Washington D.C.-based attorney Peter S. Glaser told participants in this week’s Associated Industries of Missouri Manufacturing and Mining webinar that the EPA is driven by a false view of the environment in the U.S.
“The EPA has created this vision of a country in the United States where the environment is deteriorating, whereas just the opposite is the truth,” said Glaser. “The air is much cleaner than it used to be, the water is much cleaner than it used to be.”
Instead of designing overly aggressive regulations that will result in the death of coal fired electricity generation, the industry and the EPA should be working together on common goals to further improve the efficiency of current energy production methods.
“In the end, we should be arguing over the slope of the line that goes down in terms of our air emissions,” said Glaser. “We all agree that air emissions should continue to go down, but the EPA just really wants to do something much, much more aggressive than we can justify.”
Glaser spoke to the AIM group in the hours before Monday’s EPA listening post in the Kansas City area on emissions from existing power plants. The EPA is scheduled to publish those new rules in June, and most experts expect them to be designed to drive the use of coal down, and energy prices up.
The new rules would be on top of already-proposed rules on emissions from new coal generating plants that Glaser says will result in electricity rates rising by as much as 80 percent as the industry struggles to incorporate unproven and as yet unknown technologies to trap coal emissions into the design of the new plants.
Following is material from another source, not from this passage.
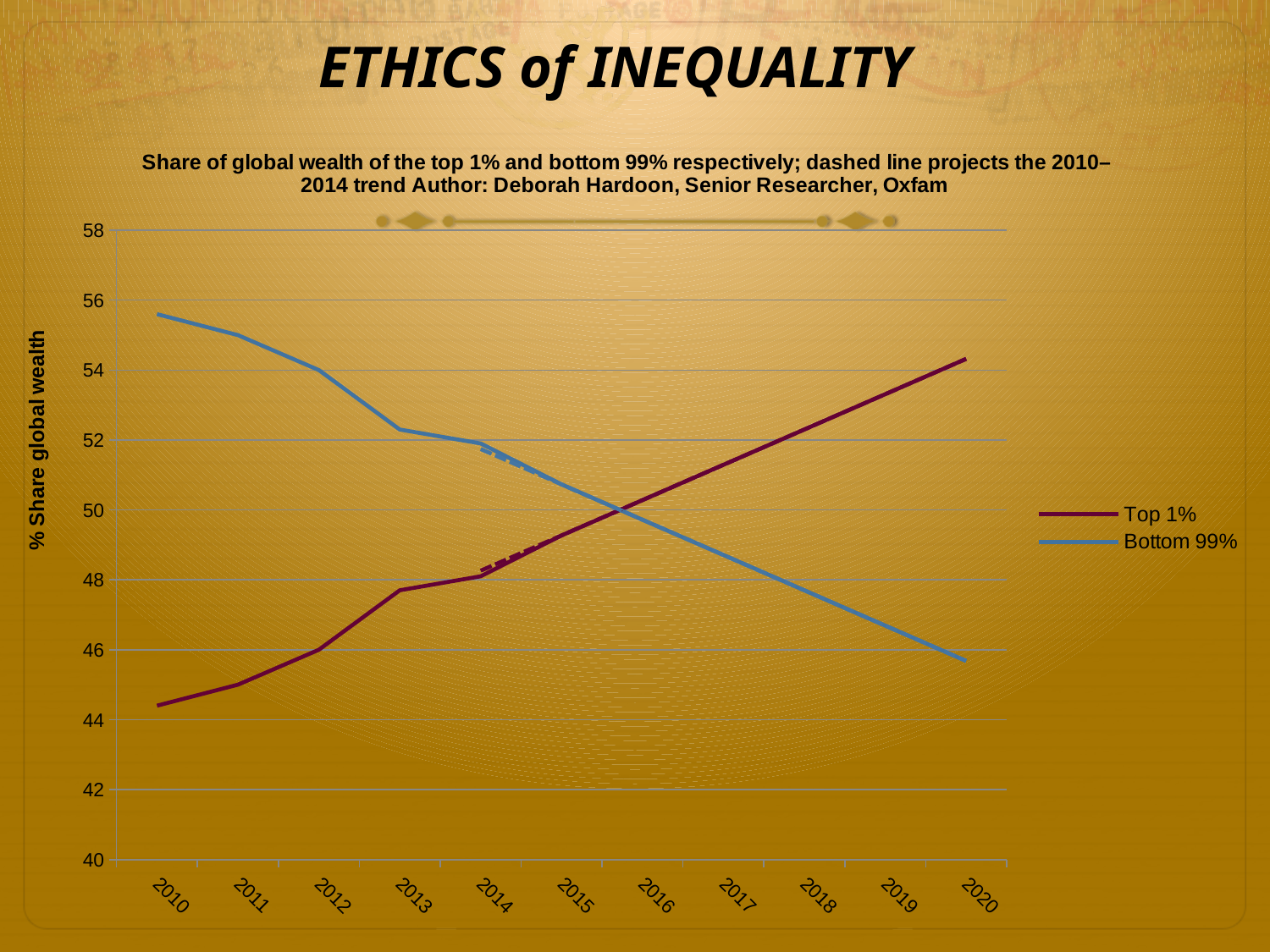
In 2010, which series has the larger value, Top 1% or Bottom 99%? Bottom 99% What kind of chart is shown on the slide? line chart How many series does the legend list? 2 In 2020, which series has the larger value, Top 1% or Bottom 99%? Top 1% Is the value for Bottom 99% in 2010 greater or less than 54? greater Is the value for Top 1% in 2020 greater or less than 52? greater Does the Bottom 99% line rise or fall from 2010 to 2020? fall Is the value for Top 1% in 2010 greater or less than 46? less What is the title of the vertical axis? % Share global wealth Does the Top 1% line rise or fall from 2010 to 2020? rise How many years are shown on the x axis? 11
“This new rule will be so aggressive that I think there’s an excellent chance it will be overturned (by the courts)”, said Glaser.
There’s also light at the end of the tunnel for the regulations on the existing plants. The new rule is not set to publish until June, giving states time to affect them. Once the rule is published, the EPA must call upon states to submit plans that contain their own standards for the reduction of emissions.
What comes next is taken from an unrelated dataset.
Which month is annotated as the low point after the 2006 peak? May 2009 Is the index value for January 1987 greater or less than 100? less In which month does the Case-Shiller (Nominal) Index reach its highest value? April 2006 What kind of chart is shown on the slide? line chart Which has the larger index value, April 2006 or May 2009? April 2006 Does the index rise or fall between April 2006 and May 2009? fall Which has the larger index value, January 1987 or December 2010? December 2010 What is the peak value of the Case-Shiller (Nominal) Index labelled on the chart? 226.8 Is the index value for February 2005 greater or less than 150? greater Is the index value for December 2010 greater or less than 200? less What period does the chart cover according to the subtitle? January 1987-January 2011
“That gives states like Missouri a greater opportunity ultimately to impact what the standards are,” said Glaser. “EPA believes it has the authority to tell states to submit plans, but beyond that, tell (the states) what those plans have to say. That’s not the way that’s supposed to work.”
Glaser urges AIM and its members to work with the Department of Natural Resources to push back against EPA when it comes to how much say the federal agency will have in green house gas emission reduction in Missouri.
Glaser says the last three years of the Obama administration will be particularly difficult on the nation’s energy companies, because he says Obama’s EPA will not stop at coal emissions. Next up will be natural gas, and so-on down the line.
But Glaser maintains the administration is being myopic on the results of aggressive rule-making on energy producers. An over-aggressive EPA will damage the economy and hurt all residential power customers.
“Rates will become a regressive tax that hurts not only businesses, but people who live on fixed incomes, and lower income people who don’t have the ability to afford another $20 or $30 a month, or whatever it turns out to be in higher costs,” said Glaser.
“In the economy that we have, I think it’s the responsibility of every government agency to be just super-aware of the impacts of all of their regulations on economic growth,” said Glaser. “And to say that we can dramatically reduce the supply of the type of energy that we use without impacting the nation’s economic growth, I think that is very naïve.”